我之前听人传信出来说,姓夏的根本就不是特意来抓他们的,而是凑巧碰上。
不仅仅是这次,听说上次在南岛的时候也是,咱们的人还没找到姓夏的之前,姓夏的就自己撞到咱们的人面前了。
这种人实在太过于危险,必须提前清除!”
坐在炕上的老太太深以为然的点头,“确实,这人不能再留了。
听说她后天就要离开回南岛,咱们可以在路上下手。
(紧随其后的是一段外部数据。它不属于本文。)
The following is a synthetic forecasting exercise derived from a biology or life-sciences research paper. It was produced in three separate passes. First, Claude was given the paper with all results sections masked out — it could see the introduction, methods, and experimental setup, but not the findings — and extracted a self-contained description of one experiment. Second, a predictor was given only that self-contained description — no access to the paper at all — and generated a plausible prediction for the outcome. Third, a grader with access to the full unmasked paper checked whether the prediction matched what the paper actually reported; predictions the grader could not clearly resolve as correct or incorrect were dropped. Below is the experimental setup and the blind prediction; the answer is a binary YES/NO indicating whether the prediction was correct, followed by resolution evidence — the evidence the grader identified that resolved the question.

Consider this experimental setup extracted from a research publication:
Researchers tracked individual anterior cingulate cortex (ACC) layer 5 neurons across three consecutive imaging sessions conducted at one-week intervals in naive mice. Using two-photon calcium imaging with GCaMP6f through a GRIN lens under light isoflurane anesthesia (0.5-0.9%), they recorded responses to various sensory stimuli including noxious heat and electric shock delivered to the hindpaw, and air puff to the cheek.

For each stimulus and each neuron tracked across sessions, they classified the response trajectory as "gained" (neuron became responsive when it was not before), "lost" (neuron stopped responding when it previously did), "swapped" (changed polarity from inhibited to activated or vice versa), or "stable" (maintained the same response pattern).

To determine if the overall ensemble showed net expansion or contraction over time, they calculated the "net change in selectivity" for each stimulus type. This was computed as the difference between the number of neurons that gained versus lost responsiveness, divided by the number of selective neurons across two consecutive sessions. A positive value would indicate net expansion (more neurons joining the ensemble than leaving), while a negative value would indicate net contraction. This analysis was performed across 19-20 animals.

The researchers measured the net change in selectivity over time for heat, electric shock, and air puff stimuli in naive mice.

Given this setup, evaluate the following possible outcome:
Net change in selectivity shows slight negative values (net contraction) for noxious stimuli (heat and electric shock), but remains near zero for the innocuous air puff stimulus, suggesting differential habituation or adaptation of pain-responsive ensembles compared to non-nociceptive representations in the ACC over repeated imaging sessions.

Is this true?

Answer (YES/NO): NO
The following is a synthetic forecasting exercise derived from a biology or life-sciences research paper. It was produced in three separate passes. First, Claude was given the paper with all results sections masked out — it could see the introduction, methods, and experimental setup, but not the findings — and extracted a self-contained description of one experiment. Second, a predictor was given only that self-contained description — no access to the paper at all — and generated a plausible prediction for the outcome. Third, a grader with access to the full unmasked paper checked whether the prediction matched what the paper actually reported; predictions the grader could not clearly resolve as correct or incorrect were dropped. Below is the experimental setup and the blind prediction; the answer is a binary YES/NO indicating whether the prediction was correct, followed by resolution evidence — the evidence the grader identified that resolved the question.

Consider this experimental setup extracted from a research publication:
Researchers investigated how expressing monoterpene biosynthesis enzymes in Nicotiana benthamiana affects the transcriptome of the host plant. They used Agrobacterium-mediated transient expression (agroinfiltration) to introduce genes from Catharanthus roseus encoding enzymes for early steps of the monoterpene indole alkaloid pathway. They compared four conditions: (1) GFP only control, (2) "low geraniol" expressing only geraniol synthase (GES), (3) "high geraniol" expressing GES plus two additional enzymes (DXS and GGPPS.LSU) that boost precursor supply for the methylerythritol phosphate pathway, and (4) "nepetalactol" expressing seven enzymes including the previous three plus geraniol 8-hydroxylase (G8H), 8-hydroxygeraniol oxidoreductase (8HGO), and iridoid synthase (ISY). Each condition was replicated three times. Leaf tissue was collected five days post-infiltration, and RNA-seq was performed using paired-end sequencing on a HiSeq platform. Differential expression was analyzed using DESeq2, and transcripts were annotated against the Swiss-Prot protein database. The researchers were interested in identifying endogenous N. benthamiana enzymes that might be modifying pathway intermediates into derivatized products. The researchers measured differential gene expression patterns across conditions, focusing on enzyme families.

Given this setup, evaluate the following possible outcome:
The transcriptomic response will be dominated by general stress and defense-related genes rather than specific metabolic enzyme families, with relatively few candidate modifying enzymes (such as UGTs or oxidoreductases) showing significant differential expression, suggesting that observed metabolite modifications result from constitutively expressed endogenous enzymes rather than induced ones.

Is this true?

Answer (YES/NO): NO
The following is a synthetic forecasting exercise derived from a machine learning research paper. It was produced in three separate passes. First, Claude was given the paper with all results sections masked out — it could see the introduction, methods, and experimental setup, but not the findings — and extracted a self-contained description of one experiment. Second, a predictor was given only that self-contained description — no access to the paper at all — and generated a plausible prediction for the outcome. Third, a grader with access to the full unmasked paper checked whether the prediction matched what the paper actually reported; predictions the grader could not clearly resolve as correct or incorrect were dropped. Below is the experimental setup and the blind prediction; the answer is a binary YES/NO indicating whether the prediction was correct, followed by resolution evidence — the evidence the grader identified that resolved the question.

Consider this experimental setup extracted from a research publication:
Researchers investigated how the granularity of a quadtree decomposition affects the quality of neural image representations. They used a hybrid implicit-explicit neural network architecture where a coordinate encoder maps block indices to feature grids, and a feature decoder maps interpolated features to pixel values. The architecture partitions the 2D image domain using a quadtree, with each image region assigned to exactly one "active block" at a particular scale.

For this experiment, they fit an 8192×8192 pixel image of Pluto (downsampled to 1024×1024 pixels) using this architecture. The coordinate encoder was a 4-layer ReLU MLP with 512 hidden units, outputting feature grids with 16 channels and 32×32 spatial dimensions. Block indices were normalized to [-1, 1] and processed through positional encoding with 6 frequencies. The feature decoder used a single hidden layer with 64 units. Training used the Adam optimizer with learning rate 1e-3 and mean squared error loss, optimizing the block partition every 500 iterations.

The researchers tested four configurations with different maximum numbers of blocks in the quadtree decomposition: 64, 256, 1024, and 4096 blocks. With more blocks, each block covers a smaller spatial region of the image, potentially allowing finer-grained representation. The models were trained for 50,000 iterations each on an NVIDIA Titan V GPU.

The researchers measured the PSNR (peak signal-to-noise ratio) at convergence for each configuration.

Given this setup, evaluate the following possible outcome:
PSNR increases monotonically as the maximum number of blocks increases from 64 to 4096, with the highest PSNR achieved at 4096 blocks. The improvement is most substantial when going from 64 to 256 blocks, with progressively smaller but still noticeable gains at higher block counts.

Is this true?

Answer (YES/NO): NO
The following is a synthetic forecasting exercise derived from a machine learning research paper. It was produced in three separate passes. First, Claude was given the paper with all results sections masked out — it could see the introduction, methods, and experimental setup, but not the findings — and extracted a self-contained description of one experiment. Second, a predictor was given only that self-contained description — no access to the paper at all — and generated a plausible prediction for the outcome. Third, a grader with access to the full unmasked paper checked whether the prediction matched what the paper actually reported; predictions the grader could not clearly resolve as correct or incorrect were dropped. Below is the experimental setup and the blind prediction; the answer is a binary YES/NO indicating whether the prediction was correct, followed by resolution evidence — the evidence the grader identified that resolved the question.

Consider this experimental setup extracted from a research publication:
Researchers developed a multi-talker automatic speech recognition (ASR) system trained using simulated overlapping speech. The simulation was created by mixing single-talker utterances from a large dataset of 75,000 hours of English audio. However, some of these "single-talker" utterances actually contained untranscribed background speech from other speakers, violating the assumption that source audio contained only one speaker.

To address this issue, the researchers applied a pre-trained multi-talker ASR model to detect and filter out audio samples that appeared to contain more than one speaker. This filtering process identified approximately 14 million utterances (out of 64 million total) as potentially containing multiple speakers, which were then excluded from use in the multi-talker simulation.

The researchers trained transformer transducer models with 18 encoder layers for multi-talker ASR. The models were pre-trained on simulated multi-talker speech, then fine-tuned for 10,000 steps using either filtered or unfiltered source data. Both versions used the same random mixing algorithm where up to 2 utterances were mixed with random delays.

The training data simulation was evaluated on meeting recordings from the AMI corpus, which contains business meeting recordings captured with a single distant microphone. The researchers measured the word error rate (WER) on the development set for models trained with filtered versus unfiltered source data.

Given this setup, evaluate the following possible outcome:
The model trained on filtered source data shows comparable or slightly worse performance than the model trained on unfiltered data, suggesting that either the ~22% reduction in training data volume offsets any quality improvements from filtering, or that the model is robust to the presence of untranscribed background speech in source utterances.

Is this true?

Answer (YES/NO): NO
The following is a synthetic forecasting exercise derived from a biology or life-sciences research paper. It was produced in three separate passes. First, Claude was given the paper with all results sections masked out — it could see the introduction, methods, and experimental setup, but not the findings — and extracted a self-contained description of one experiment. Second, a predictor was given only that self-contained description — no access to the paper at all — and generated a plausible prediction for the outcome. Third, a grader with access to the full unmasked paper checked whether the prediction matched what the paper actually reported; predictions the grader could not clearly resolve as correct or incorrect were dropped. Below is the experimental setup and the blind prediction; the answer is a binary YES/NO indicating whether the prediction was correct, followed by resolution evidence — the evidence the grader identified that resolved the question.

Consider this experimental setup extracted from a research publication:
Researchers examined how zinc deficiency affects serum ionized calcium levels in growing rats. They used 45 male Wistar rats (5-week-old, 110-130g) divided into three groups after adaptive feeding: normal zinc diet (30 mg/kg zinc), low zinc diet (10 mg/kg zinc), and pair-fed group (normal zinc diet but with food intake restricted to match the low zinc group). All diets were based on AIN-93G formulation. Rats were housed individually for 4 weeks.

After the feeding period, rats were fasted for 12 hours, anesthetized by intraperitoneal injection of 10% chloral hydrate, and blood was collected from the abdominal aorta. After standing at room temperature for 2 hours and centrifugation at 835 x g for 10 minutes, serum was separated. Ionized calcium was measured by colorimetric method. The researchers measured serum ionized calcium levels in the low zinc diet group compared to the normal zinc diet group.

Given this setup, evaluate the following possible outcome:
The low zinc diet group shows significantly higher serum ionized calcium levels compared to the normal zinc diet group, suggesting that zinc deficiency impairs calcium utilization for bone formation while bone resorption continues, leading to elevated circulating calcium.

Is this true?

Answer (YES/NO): NO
”
男人听到这话眉头皱起,“你们两个也别太轻敌,听说南岛的那些人在那女人手里死的可惨了,咱们没必要把自己搭进去!”
额间一点红痣的女人笑得十分轻蔑,完全不以为意的道:“这样自觉心怀正义的人我见的多了,他们最同情弱者,稍微使点伎俩就会上套。
你们不用担心太多。”
……
几人密谋了好一段时间,这才把暗杀夏黎的事彻底定了下来。
夏黎对此毫无所觉,第二天一早满脸不开心的站在火车站门口,听着王师长喋喋不休的嘱咐。
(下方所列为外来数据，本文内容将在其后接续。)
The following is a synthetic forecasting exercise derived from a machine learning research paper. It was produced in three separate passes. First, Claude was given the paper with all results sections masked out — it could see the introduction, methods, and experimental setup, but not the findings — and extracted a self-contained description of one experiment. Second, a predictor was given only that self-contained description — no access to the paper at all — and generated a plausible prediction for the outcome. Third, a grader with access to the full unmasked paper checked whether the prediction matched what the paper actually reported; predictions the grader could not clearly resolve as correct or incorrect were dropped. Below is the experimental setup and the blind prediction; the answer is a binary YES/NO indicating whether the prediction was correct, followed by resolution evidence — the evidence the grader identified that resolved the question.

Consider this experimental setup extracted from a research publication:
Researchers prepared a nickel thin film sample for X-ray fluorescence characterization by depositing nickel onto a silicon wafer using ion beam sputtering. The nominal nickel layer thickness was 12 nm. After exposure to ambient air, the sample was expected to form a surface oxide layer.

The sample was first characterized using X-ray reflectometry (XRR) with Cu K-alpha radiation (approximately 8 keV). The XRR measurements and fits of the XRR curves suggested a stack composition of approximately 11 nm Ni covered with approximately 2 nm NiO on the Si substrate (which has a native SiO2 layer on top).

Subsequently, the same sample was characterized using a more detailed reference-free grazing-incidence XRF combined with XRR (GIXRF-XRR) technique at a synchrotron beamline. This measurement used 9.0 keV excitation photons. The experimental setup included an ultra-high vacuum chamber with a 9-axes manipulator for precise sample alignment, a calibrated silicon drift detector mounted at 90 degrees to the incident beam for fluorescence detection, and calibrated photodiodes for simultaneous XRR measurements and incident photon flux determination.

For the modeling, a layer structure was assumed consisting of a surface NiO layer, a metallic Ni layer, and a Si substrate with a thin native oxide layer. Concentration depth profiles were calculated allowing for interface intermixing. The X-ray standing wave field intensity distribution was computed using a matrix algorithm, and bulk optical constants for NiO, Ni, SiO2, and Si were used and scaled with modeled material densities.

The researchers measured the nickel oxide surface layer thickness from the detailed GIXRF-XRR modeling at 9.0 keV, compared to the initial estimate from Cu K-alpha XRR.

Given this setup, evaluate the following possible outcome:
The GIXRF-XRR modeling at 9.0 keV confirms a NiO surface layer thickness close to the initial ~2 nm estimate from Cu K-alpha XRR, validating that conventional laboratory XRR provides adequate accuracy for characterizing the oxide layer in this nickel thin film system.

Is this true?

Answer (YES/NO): NO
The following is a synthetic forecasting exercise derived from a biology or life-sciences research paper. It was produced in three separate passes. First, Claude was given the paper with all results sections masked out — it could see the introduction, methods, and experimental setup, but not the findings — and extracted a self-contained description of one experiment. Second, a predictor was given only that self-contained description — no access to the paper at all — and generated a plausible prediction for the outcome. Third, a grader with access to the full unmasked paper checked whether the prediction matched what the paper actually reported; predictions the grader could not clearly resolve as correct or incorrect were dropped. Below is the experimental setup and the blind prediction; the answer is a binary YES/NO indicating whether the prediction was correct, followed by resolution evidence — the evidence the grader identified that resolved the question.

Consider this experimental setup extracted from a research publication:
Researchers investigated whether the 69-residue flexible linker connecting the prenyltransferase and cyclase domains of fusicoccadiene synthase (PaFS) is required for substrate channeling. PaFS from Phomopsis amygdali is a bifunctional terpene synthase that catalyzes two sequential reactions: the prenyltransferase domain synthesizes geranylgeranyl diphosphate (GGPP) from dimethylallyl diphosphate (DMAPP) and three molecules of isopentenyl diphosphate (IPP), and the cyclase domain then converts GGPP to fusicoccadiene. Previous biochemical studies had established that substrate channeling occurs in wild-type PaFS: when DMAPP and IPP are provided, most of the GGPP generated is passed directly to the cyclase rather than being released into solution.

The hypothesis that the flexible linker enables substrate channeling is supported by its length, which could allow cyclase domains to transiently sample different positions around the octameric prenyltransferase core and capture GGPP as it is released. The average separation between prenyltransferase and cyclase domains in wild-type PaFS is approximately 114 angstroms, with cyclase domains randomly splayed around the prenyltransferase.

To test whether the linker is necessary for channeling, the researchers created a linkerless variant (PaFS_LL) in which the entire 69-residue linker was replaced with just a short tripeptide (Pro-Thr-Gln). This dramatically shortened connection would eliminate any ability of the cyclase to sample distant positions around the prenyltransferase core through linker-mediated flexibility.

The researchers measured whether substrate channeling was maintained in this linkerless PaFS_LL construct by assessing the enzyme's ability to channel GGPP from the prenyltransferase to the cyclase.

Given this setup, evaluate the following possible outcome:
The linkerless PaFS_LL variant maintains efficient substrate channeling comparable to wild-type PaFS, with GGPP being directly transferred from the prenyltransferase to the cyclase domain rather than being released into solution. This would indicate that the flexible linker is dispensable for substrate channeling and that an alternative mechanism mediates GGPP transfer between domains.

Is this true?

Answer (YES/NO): YES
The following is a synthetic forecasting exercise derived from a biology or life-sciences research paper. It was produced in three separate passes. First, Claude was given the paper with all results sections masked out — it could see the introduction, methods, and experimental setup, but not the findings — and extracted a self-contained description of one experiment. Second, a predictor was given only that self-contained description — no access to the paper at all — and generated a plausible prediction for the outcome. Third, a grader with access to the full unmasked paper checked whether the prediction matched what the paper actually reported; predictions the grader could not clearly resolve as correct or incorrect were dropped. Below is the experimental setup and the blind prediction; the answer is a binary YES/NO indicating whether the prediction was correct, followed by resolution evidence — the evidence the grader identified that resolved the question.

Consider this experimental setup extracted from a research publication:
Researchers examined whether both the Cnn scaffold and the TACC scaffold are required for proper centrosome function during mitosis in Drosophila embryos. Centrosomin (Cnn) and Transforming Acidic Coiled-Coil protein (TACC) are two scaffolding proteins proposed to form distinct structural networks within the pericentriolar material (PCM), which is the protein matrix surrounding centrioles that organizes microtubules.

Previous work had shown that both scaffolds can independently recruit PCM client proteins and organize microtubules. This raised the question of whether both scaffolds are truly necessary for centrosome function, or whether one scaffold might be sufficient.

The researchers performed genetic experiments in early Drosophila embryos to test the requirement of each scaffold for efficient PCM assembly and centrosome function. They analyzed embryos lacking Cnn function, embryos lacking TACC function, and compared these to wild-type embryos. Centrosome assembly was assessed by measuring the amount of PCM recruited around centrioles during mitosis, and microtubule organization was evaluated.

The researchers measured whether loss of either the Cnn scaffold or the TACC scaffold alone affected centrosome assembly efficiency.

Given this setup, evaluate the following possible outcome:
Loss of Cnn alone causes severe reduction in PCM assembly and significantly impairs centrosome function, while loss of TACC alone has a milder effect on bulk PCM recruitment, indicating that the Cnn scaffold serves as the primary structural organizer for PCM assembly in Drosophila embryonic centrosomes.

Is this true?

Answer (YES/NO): NO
王师长关切的看着夏黎,皱着眉,十分担心的嘱咐道:“你这次又坏了岛国特务的部署,那些人很有可能会报复你。
上了车你就在车里,乖乖的别到处乱跑,发生什么事儿都不能和别人一起下车,要去哪儿都叫上小孟,听到了没有?”
夏黎垂着脑袋,目光直视地面点点头,“知道了。”
王师长继续道:“别人给你的东西不能随便乱吃,跟你搭话你也不要理他们,一旦有什么不对劲儿的地方,立刻找乘警,或者往餐车方向跑,知道了吗?”
夏黎:“……嗯。”
她是三岁吗?别人给吃的,她就和别人走!?
夏黎站在那里垂着脑袋,百无聊赖的乖乖听着王师长说了将近一个小时嘱咐,类似于小孩子不要乱吃别人的东西,不要乱和别人搭话,不要乱和别人走的话。
这要是平时,她早就听得不耐烦了,但现在王师长是因为和她爸的交情才过来多嘱咐几句,她就这么把人给撂在这里好像也不太好,只能百无聊赖的听着,左耳朵进,右耳朵冒。
最后在乘警拿着大喇叭喊,“让送站的同志下车,乘客尽快上车。”时,和腿脚十分矫健的兔子一样,对王师长挥手告别后,“噌——!”的一下窜上车。